Added Roberts: "We're merging video, voice and data through technology that makes content more easily accessible and personalized. Our engineering department is changing the model from individual product silos to a cross-product platform to give consumers all the products they want, when and how they want them."

While Comcast is in a unique position of having inherited many experienced executives from AT&T Wireless when it acquired AT&T Broadband in late 2002 for $47.5 billion, the company has been cautious about moving too quickly into the wireless space despite a dwindling number of consolidating telephone companies' ardent embrace of video and other content.

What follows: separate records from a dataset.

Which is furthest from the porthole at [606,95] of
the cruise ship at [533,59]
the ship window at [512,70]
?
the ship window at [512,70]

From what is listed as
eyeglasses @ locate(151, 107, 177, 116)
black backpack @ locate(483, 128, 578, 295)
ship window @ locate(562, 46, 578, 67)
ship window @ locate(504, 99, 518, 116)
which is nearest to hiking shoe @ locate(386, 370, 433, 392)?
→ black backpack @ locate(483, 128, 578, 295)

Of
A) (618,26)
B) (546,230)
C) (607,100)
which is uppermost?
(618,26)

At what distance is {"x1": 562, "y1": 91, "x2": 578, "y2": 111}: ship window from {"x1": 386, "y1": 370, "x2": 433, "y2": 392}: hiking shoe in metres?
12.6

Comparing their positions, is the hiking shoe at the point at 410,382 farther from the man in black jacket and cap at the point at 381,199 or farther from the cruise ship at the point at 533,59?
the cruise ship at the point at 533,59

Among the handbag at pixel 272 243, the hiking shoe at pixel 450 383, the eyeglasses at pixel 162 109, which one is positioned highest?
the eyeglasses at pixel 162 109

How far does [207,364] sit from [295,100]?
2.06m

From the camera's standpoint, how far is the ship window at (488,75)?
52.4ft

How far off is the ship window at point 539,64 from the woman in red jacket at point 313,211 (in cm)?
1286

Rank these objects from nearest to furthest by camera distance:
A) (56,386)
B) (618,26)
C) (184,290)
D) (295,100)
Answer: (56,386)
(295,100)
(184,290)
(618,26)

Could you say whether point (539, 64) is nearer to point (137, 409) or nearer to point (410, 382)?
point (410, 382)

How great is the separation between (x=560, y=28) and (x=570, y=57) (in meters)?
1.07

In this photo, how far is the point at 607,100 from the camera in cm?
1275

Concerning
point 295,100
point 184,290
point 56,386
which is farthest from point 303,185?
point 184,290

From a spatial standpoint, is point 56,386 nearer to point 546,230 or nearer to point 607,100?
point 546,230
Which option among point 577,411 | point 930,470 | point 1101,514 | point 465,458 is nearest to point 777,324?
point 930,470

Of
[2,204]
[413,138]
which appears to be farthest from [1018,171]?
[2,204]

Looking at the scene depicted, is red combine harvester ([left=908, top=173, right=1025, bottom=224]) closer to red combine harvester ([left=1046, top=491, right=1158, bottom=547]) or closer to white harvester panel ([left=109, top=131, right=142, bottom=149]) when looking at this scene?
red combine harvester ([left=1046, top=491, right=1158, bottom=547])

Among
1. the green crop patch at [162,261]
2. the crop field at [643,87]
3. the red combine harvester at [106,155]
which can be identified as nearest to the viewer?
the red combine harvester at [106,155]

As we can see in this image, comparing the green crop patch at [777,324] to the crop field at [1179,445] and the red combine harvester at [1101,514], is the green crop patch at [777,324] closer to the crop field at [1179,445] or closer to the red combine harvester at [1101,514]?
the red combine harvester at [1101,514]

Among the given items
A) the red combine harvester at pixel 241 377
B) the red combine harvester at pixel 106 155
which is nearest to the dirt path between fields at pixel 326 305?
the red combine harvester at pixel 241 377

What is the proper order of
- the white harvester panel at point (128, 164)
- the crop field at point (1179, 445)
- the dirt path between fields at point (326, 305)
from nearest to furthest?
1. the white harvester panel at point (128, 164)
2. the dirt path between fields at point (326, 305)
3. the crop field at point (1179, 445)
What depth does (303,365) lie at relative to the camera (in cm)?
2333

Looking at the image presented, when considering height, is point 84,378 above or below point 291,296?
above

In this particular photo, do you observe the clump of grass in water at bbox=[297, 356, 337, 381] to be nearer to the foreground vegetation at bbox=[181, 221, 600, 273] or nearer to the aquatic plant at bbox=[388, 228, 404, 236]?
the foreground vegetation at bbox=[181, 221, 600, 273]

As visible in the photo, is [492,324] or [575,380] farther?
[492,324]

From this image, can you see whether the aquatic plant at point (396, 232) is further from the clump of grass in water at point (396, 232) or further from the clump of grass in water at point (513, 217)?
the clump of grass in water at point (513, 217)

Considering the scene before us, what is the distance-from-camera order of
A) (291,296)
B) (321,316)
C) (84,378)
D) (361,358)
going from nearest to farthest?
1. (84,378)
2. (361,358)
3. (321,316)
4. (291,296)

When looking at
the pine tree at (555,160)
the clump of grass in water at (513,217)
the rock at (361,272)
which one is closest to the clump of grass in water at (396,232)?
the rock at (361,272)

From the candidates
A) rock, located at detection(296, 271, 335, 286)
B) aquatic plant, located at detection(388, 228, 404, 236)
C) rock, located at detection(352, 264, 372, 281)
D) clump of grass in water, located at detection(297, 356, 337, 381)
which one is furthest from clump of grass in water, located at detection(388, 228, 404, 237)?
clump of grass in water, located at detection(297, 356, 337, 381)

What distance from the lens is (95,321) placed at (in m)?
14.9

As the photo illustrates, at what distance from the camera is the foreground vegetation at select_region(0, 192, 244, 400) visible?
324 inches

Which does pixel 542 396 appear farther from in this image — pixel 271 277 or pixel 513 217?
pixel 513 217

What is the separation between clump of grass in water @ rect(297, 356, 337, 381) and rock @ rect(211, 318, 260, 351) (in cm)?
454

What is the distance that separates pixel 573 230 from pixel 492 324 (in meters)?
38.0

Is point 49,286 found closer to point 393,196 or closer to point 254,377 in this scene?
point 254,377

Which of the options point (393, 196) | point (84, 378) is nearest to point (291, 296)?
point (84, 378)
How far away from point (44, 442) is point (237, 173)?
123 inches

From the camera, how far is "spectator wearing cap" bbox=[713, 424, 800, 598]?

Comcast and other major cable operators have been fighting phone companies such as SBC Communications and Verizon Communications in places like Texas over the their right to roll out regional TV service that would compete with cable. BellSouth will start to offer Internet Protocol TV over its fiber optic cable just as cable operators are beginning to offer Internet Protocol telephony.

Even as cable operators and telephone companies run the risk of entering disruptive price wars for their similar services, they both face increased competition from alternative broadband providers such as Wi-Max, Wi-Fi, power line and direct broadcast satellites.

As Banc of America analyst Douglas Shapiro observed in a recent report, "These are two (former) monopolists getting into each other's businesses, and they both have enormous amounts to lose."

Comcast and other cable operators insist a majority of video viewing -- which is, by far, their largest segment and expense -- will remain inside the home years from now despite the proliferation of new portable interactive devices and platforms. They consider wireless to be more of a commodity.

Still, Comcast has been rigorously forging new computer-related alliances to facilitate a more creative, easy interface between television, online and telephone content and services.

During the past year, Comcast has announced key alliances with Motorola, Liberate, TiVo, Gemstar TV Guide, DigiCipher, Visible World and others -- each of them representing a different piece of the digital broadband puzzle the cable giant is constructing.

All of Comcast's new partnerships are focused on various aspects of going all digital, the timetable for which is being accelerated by Comcast as it will make its ambitious VOD service and hopes for network DVR ubiquitous for all subscribers by decade's end, further enhancing its wireless capabilities.

"In Brian parlance," Roberts said, "that is the personalization of television. It's viewer-controlled television. ... That's when computer functionality is the winner."